■ TASK DIRECTIONS ■
Please output every line of the rows below as a JSON list of strings, one string per line, skipping blank lines and covering all the rows. Leave the pictures out of your answer.
— begin DATASET —
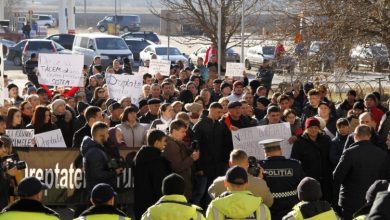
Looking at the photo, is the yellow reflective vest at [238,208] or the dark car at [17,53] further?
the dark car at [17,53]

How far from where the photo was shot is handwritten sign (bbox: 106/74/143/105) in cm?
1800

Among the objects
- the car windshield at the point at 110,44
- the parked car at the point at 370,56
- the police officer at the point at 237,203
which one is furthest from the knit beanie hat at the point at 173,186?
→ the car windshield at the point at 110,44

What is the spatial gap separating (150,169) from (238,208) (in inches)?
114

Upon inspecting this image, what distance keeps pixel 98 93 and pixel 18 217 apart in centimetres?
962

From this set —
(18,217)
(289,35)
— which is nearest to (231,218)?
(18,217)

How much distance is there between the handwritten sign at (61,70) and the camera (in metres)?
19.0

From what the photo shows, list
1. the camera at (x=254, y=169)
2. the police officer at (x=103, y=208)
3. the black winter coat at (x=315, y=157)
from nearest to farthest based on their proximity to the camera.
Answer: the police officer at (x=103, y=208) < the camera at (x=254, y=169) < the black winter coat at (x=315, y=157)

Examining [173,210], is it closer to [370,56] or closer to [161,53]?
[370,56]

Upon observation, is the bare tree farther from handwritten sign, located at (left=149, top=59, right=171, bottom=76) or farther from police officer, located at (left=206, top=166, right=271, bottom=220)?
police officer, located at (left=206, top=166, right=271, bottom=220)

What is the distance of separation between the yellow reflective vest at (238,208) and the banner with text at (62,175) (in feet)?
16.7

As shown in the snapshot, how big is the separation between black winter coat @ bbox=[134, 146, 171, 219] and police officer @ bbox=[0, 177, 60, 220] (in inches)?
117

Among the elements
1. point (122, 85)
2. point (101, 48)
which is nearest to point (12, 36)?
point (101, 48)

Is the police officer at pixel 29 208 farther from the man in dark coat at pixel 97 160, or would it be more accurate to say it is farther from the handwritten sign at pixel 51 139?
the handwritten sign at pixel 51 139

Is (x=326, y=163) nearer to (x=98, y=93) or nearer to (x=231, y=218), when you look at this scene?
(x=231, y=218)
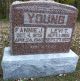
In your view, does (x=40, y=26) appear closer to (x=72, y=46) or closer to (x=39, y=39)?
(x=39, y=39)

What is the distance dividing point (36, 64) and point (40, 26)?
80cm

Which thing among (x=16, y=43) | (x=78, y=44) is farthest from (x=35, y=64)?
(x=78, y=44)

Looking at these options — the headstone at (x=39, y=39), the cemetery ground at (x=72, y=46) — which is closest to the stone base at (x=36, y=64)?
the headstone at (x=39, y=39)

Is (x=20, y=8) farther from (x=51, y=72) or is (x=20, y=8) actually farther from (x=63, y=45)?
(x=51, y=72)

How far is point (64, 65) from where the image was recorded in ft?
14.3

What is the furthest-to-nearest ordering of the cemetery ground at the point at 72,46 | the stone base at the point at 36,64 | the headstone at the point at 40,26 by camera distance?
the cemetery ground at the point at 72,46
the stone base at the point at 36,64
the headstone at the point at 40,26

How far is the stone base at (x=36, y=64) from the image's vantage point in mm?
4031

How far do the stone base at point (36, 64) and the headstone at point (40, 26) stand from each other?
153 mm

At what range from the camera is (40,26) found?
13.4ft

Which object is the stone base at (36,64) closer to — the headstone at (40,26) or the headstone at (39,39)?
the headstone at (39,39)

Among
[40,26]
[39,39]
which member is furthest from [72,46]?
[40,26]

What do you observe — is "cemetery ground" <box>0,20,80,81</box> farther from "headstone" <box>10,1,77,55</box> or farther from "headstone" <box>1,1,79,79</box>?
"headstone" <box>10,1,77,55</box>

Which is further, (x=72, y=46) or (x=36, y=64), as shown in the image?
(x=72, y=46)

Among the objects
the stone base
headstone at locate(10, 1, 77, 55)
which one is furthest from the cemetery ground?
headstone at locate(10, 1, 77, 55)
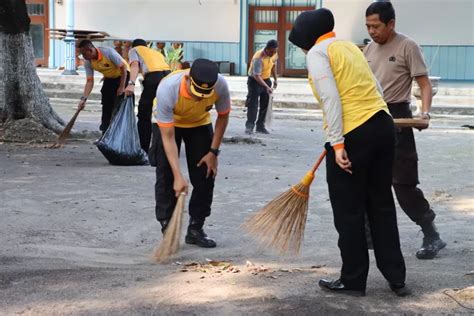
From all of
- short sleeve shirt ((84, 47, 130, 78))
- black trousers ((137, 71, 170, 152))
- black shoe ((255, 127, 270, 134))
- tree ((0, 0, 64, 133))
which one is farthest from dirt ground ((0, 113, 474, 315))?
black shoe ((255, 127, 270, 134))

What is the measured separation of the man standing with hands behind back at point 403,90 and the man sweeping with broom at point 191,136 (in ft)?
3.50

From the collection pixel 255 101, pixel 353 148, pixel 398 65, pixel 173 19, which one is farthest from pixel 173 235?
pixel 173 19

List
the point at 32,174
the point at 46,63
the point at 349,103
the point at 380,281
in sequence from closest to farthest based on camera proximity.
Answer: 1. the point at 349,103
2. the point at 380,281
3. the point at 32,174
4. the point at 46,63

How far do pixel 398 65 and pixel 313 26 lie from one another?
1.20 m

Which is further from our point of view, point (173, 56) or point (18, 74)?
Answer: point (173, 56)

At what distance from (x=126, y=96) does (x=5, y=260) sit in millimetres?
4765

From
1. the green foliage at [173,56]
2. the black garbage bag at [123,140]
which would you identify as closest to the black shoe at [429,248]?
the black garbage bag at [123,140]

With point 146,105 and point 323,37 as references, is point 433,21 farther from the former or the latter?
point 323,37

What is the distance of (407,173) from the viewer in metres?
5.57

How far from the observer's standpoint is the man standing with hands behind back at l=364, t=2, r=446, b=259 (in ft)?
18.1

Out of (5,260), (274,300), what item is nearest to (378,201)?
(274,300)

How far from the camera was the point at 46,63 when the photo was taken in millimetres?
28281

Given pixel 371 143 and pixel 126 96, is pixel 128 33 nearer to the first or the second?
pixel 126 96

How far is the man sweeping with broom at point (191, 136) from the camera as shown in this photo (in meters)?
— end DATASET —
■ IN RESPONSE ■
[
  "Looking at the photo, is the yellow reflective vest at [238,208] or the dark car at [17,53] further?",
  "the dark car at [17,53]",
  "How far from where the photo was shot is handwritten sign (bbox: 106/74/143/105) in cm?",
  "1800",
  "Among the objects",
  "- the car windshield at the point at 110,44",
  "- the parked car at the point at 370,56",
  "- the police officer at the point at 237,203",
  "which one is furthest from the knit beanie hat at the point at 173,186?",
  "→ the car windshield at the point at 110,44",
  "What is the spatial gap separating (150,169) from (238,208) (in inches)?",
  "114",
  "Upon inspecting this image, what distance keeps pixel 98 93 and pixel 18 217 apart in centimetres?",
  "962",
  "From this set —",
  "(18,217)",
  "(289,35)",
  "— which is nearest to (231,218)?",
  "(18,217)",
  "How much distance is there between the handwritten sign at (61,70) and the camera (in metres)?",
  "19.0",
  "From what the photo shows, list",
  "1. the camera at (x=254, y=169)",
  "2. the police officer at (x=103, y=208)",
  "3. the black winter coat at (x=315, y=157)",
  "from nearest to farthest based on their proximity to the camera.",
  "Answer: the police officer at (x=103, y=208) < the camera at (x=254, y=169) < the black winter coat at (x=315, y=157)",
  "Examining [173,210], is it closer to [370,56] or closer to [161,53]?",
  "[370,56]",
  "Upon observation, is the bare tree farther from handwritten sign, located at (left=149, top=59, right=171, bottom=76) or farther from police officer, located at (left=206, top=166, right=271, bottom=220)?",
  "police officer, located at (left=206, top=166, right=271, bottom=220)",
  "What is the distance of separation between the yellow reflective vest at (238,208) and the banner with text at (62,175) (in feet)?",
  "16.7",
  "As shown in the snapshot, how big is the separation between black winter coat @ bbox=[134, 146, 171, 219] and police officer @ bbox=[0, 177, 60, 220] (in inches)?",
  "117",
  "Among the elements",
  "1. point (122, 85)",
  "2. point (101, 48)",
  "which is nearest to point (12, 36)?",
  "point (101, 48)",
  "Is the police officer at pixel 29 208 farther from the man in dark coat at pixel 97 160, or would it be more accurate to say it is farther from the handwritten sign at pixel 51 139?",
  "the handwritten sign at pixel 51 139",
  "Is (x=326, y=163) nearer to (x=98, y=93) or nearer to (x=231, y=218), when you look at this scene?",
  "(x=231, y=218)",
  "In your view, does (x=40, y=26) appear closer to (x=72, y=46) or closer to (x=39, y=39)?",
  "(x=39, y=39)",
  "What is the distance dividing point (36, 64) and point (40, 26)?",
  "80cm",
  "Which thing among (x=16, y=43) | (x=78, y=44) is farthest from (x=35, y=64)?",
  "(x=78, y=44)",
  "Looking at these options — the headstone at (x=39, y=39), the cemetery ground at (x=72, y=46) — which is closest to the stone base at (x=36, y=64)?",
  "the headstone at (x=39, y=39)",
  "Is (x=20, y=8) farther from (x=51, y=72) or is (x=20, y=8) actually farther from (x=63, y=45)?",
  "(x=51, y=72)",
  "How far is point (64, 65) from where the image was recorded in ft?",
  "14.3",
  "What is the furthest-to-nearest ordering of the cemetery ground at the point at 72,46 | the stone base at the point at 36,64 | the headstone at the point at 40,26 by camera distance?",
  "the cemetery ground at the point at 72,46",
  "the stone base at the point at 36,64",
  "the headstone at the point at 40,26",
  "How far is the stone base at (x=36, y=64) from the image's vantage point in mm?",
  "4031",
  "How far do the stone base at point (36, 64) and the headstone at point (40, 26) stand from each other?",
  "153 mm",
  "At what range from the camera is (40,26) found?",
  "13.4ft",
  "Which object is the stone base at (36,64) closer to — the headstone at (40,26) or the headstone at (39,39)?",
  "the headstone at (39,39)",
  "Among",
  "[40,26]",
  "[39,39]",
  "which member is furthest from [72,46]?",
  "[40,26]",
  "What do you observe — is \"cemetery ground\" <box>0,20,80,81</box> farther from \"headstone\" <box>10,1,77,55</box> or farther from \"headstone\" <box>1,1,79,79</box>?",
  "\"headstone\" <box>10,1,77,55</box>",
  "Which is further, (x=72, y=46) or (x=36, y=64), as shown in the image?",
  "(x=72, y=46)",
  "Among the objects",
  "the stone base",
  "headstone at locate(10, 1, 77, 55)",
  "which one is furthest from the cemetery ground?",
  "headstone at locate(10, 1, 77, 55)",
  "From all of",
  "- short sleeve shirt ((84, 47, 130, 78))",
  "- black trousers ((137, 71, 170, 152))",
  "- black shoe ((255, 127, 270, 134))",
  "- tree ((0, 0, 64, 133))",
  "which one is farthest from dirt ground ((0, 113, 474, 315))?",
  "black shoe ((255, 127, 270, 134))",
  "What is the measured separation of the man standing with hands behind back at point 403,90 and the man sweeping with broom at point 191,136 (in ft)?",
  "3.50",
  "From the collection pixel 255 101, pixel 353 148, pixel 398 65, pixel 173 19, which one is farthest from pixel 173 235?",
  "pixel 173 19",
  "List",
  "the point at 32,174",
  "the point at 46,63",
  "the point at 349,103",
  "the point at 380,281",
  "in sequence from closest to farthest based on camera proximity.",
  "Answer: 1. the point at 349,103",
  "2. the point at 380,281",
  "3. the point at 32,174",
  "4. the point at 46,63",
  "How far do pixel 398 65 and pixel 313 26 lie from one another?",
  "1.20 m",
  "Which is further from our point of view, point (173, 56) or point (18, 74)?",
  "Answer: point (173, 56)",
  "At what distance from (x=126, y=96) does (x=5, y=260) sit in millimetres?",
  "4765",
  "From",
  "1. the green foliage at [173,56]",
  "2. the black garbage bag at [123,140]",
  "which would you identify as closest to the black shoe at [429,248]?",
  "the black garbage bag at [123,140]",
  "With point 146,105 and point 323,37 as references, is point 433,21 farther from the former or the latter?",
  "point 323,37",
  "What is the distance of (407,173) from the viewer in metres?",
  "5.57",
  "How far from the observer's standpoint is the man standing with hands behind back at l=364, t=2, r=446, b=259 (in ft)?",
  "18.1",
  "Out of (5,260), (274,300), what item is nearest to (378,201)?",
  "(274,300)",
  "How far from the camera was the point at 46,63 when the photo was taken in millimetres?",
  "28281",
  "Given pixel 371 143 and pixel 126 96, is pixel 128 33 nearer to the first or the second?",
  "pixel 126 96",
  "How far is the man sweeping with broom at point (191, 136) from the camera as shown in this photo (in meters)?"
]